[Start of Records for this task]
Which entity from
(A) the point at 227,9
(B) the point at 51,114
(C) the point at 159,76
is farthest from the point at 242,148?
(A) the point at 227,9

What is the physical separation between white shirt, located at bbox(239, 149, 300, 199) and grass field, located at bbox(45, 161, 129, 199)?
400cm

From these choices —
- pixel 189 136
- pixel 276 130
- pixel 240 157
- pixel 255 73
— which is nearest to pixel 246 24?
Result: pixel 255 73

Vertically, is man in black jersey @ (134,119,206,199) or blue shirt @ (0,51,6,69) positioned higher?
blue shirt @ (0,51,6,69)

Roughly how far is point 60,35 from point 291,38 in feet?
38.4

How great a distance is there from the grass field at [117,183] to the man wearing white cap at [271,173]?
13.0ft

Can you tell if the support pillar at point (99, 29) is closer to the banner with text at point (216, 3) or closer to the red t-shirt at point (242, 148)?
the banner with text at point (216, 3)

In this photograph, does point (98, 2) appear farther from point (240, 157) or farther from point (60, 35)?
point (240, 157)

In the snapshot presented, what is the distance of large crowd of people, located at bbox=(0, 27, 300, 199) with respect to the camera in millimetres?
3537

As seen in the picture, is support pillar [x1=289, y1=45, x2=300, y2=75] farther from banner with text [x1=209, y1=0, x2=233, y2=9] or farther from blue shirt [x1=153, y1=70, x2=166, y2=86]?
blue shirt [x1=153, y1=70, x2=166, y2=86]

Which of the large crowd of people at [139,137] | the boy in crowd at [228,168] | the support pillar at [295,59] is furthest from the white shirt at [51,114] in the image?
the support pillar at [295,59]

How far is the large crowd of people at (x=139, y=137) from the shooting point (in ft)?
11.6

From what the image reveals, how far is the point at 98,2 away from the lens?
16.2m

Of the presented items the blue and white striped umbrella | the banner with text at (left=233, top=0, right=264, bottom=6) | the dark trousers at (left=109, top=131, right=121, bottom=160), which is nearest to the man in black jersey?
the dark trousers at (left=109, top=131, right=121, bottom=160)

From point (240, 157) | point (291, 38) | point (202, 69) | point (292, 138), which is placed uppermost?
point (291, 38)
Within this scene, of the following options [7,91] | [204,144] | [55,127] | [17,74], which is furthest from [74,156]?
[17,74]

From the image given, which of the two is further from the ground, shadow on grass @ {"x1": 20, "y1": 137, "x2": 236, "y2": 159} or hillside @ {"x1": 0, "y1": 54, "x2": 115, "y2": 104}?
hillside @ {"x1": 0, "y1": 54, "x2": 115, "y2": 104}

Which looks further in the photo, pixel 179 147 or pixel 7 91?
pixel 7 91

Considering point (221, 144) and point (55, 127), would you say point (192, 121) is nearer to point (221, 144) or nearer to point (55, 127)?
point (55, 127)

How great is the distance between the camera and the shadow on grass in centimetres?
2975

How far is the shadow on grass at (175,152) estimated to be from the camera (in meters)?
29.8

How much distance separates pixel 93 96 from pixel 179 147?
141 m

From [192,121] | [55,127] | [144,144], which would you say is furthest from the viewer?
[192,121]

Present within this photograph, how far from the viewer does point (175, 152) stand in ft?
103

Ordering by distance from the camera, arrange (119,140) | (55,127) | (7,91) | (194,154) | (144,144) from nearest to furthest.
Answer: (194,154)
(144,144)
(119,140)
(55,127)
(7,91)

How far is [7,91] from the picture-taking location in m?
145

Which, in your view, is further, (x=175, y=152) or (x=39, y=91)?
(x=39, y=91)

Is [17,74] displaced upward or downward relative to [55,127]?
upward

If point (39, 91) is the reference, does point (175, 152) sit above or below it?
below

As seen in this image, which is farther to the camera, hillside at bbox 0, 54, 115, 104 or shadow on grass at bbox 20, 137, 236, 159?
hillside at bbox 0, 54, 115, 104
[End of Records for this task]
[Start of Records for this task]
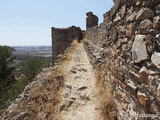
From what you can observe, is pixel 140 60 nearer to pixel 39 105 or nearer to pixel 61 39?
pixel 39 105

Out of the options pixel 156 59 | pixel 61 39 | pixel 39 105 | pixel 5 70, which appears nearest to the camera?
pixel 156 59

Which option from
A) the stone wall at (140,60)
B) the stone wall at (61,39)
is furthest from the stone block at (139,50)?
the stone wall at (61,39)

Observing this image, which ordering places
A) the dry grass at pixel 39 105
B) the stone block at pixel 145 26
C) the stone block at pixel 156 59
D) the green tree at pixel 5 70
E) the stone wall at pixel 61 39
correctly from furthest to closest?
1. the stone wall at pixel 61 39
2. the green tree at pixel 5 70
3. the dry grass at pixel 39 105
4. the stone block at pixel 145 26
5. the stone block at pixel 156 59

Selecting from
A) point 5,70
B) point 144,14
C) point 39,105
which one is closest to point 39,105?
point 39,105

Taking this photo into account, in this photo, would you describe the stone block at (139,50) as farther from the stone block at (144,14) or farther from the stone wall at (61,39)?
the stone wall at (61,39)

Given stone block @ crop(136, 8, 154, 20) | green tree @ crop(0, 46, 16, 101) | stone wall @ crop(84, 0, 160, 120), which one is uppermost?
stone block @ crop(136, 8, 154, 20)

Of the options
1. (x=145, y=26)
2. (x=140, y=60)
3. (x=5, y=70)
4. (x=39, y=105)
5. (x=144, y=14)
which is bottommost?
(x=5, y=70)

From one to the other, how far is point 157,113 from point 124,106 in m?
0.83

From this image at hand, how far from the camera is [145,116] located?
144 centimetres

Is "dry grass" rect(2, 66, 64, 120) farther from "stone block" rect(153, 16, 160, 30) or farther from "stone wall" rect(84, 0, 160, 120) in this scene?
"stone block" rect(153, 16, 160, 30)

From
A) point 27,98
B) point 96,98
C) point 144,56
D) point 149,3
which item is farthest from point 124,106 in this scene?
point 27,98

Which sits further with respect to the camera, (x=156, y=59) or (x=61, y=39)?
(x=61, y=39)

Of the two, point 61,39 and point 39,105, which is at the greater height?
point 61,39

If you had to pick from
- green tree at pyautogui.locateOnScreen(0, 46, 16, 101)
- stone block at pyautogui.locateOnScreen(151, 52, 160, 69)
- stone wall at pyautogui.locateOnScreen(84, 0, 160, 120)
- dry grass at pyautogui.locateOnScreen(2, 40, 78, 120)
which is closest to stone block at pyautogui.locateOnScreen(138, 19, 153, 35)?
[End of Records for this task]
## Prompt
Which lines in the records above contain the word "hillside"? Locate each one and copy it in full.

## Solution for this task
From the image given, which of the two is further from the ground, shadow on grass @ {"x1": 20, "y1": 137, "x2": 236, "y2": 159} or hillside @ {"x1": 0, "y1": 54, "x2": 115, "y2": 104}?
hillside @ {"x1": 0, "y1": 54, "x2": 115, "y2": 104}
As seen in this image, which is farther to the camera, hillside at bbox 0, 54, 115, 104 or shadow on grass at bbox 20, 137, 236, 159?
hillside at bbox 0, 54, 115, 104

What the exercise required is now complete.